En la historia de la familia afincada en Europa, el personaje principal es la peruana Madeleine y es, a través de la ventana de sus ojos, desde donde se visualiza el avance y apogeo de los tenebrosos personajes que siniestraron el viejo continente durante la II Guerra Mundial. En la otra historia, el centro de la trama, gira en torno a uno de pensadores más representativos de la generación peruana del novecientos, Francisco García Calderón: su formación, su conflictos, su ideas. Y es alrededor de estos ejes que van apareciendo muchos otros nombres de personalidades que han dejado huella tanto en la vida peruana como en la historia mundial. Todos ellos son mostrados en la trama según las simpatías o antipatías de las principales voces narrativas; pero en casi todos los casos, las pinceladas que los retratan me han parecido bastante convincentes. Después de todo, uno de los retos de la narrativa literaria, es que el diseño de los personajes tenga concordancia con la propuesta de la novela y no, necesariamente, con la realidad. Poco a poco, conforme se avanza en la lectura, se van descubriendo los vasos comunicantes entre ambas historias.

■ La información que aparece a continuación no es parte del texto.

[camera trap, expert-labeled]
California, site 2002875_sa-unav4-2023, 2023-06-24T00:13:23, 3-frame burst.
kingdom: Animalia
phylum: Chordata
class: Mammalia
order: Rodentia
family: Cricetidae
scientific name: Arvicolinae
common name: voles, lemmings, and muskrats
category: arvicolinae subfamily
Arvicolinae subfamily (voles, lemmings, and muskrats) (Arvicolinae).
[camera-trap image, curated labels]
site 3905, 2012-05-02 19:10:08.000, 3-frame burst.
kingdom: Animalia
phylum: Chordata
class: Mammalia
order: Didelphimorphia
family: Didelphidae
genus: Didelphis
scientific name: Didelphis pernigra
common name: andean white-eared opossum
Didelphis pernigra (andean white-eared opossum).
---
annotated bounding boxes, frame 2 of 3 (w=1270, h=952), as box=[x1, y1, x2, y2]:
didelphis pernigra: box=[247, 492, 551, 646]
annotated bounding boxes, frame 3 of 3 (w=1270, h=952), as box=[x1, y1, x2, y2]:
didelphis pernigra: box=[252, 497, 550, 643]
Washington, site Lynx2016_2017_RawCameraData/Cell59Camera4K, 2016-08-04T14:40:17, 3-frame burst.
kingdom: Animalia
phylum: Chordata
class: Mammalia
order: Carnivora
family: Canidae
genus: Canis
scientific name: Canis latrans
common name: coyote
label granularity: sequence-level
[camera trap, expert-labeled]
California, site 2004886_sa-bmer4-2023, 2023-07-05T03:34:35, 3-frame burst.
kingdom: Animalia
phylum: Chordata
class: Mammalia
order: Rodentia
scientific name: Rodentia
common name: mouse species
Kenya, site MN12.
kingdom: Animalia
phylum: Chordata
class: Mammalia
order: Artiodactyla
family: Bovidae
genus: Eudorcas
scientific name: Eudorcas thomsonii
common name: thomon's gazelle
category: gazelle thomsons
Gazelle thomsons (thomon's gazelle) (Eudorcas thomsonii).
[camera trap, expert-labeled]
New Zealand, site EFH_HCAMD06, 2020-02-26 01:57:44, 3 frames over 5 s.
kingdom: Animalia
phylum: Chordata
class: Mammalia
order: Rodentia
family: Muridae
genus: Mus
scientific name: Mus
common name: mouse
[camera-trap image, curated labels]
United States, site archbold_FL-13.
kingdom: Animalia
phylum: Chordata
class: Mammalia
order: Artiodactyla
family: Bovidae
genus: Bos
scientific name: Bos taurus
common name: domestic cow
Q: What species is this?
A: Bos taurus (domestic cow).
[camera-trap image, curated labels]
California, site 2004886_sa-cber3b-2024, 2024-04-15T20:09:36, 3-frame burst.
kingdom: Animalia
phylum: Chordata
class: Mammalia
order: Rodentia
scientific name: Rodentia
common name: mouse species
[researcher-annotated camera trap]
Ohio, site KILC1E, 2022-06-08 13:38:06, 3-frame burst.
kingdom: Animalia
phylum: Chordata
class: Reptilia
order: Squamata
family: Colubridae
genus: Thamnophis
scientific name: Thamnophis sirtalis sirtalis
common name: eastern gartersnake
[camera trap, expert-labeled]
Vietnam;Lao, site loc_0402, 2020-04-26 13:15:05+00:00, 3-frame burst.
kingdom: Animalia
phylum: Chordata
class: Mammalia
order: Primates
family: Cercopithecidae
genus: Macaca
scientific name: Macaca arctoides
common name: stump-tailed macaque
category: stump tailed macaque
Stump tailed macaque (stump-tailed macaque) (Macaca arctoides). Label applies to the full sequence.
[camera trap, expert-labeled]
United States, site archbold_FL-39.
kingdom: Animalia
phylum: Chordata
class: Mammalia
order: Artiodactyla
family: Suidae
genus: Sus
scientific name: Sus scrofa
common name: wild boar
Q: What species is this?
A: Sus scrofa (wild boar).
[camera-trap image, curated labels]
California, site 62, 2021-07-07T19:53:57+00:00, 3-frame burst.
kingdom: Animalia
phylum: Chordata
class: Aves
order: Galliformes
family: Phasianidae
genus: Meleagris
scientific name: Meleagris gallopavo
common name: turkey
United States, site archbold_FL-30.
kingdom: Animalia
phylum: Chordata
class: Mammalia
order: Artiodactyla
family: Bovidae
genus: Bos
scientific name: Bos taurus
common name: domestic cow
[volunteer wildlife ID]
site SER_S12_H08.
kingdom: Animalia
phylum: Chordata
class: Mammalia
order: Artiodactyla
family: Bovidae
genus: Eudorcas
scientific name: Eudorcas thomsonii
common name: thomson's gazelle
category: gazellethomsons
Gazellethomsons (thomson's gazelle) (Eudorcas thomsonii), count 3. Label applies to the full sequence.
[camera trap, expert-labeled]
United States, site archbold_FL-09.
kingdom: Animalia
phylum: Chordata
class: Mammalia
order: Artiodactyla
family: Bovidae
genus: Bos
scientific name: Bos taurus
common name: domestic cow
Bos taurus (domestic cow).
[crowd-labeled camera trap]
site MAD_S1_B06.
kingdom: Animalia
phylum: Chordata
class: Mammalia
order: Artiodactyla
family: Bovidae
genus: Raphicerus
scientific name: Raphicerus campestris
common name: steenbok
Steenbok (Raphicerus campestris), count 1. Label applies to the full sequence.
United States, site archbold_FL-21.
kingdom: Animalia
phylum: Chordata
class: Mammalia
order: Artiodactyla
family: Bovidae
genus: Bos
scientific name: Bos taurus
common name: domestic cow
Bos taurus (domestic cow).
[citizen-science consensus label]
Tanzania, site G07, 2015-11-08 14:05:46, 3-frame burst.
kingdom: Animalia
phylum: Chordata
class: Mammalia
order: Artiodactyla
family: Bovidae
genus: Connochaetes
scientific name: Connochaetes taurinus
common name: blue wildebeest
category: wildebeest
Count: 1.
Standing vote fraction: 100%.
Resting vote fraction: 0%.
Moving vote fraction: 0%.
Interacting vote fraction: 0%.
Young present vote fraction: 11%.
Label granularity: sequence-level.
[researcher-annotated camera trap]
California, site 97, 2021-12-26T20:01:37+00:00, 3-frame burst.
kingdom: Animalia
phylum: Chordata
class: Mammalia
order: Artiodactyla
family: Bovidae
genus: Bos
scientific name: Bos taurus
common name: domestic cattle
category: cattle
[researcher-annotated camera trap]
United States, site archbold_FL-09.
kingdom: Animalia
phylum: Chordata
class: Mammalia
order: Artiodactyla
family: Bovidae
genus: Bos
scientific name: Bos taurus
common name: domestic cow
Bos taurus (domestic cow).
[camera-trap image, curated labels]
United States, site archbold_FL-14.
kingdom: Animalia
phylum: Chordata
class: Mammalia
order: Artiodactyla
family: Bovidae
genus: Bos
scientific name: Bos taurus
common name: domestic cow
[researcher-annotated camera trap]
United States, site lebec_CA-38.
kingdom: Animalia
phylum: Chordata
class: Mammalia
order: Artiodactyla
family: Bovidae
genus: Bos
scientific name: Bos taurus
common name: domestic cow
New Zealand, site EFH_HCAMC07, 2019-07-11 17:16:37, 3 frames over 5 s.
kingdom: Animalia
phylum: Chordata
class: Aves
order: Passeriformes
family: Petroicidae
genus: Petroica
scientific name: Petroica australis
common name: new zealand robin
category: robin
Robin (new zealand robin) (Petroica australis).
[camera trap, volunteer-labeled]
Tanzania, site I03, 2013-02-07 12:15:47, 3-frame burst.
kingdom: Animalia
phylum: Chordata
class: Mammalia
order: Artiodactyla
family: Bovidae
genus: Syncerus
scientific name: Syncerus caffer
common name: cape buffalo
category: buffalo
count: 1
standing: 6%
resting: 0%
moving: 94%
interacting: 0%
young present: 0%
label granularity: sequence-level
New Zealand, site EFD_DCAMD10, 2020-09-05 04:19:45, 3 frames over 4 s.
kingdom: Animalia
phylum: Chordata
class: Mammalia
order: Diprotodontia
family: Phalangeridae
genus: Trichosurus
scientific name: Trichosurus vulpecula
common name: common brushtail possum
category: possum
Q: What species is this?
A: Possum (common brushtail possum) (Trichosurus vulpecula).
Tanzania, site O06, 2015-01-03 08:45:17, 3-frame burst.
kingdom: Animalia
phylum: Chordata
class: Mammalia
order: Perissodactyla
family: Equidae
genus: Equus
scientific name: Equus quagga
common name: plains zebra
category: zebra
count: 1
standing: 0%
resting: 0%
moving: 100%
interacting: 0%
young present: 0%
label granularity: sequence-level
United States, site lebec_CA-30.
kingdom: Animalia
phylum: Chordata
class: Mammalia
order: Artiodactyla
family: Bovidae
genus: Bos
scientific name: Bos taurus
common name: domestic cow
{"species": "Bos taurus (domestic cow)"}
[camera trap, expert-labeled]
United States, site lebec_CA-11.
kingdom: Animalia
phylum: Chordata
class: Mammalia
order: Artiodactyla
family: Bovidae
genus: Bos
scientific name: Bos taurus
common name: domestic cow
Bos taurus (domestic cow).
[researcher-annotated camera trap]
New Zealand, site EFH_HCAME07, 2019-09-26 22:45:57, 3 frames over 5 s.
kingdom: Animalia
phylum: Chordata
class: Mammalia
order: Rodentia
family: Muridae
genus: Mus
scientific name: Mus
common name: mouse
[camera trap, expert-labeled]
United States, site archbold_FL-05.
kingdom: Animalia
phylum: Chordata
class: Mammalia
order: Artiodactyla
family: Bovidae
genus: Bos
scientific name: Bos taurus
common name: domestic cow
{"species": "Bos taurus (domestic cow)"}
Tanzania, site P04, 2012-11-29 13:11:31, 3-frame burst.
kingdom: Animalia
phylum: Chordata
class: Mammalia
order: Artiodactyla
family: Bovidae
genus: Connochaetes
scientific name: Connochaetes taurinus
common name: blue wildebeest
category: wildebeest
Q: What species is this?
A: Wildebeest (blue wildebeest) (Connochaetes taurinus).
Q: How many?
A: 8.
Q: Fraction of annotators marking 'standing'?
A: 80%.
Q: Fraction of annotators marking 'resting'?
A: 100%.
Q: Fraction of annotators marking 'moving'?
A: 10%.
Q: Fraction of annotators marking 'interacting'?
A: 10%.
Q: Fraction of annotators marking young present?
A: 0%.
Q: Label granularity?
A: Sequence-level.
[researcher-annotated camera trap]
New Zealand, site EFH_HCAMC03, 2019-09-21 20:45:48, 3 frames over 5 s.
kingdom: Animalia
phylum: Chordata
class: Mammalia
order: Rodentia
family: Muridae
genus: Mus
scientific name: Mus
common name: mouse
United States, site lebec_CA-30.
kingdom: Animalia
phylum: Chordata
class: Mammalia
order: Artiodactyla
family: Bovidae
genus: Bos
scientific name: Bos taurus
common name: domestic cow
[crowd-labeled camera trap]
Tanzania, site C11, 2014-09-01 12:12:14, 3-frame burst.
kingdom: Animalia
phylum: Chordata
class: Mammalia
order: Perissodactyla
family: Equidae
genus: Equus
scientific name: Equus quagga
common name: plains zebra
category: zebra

En mis conversaciones de esa semana con mis amigos profesores – en la hora de los descansos y del almuerzo -, repentinamente dejamos las generalidades de una charla ligera y, motivados por mis comentarios sobre mi avance en la lectura de los capítulos de la novela, la charla comenzó a girar en torno al desarrollo de la trama que les iba contando. Cada cual, desde su particular especialidad, hacía interesantes acotaciones sobre los datos históricos y literarios mencionados en la obra. A veces buscando confrontar los datos de la novela con los hechos probados históricamente; en otros casos, simplemente enriqueciendo la conversación con más información complementaria. Fueron charlas muy estimulantes que procuraré repetir. Mi lectura del libro se enriqueció bastante y también me permite resaltar el trabajo de investigación histórica que tuvo que realizar el autor antes echar a andar la obra.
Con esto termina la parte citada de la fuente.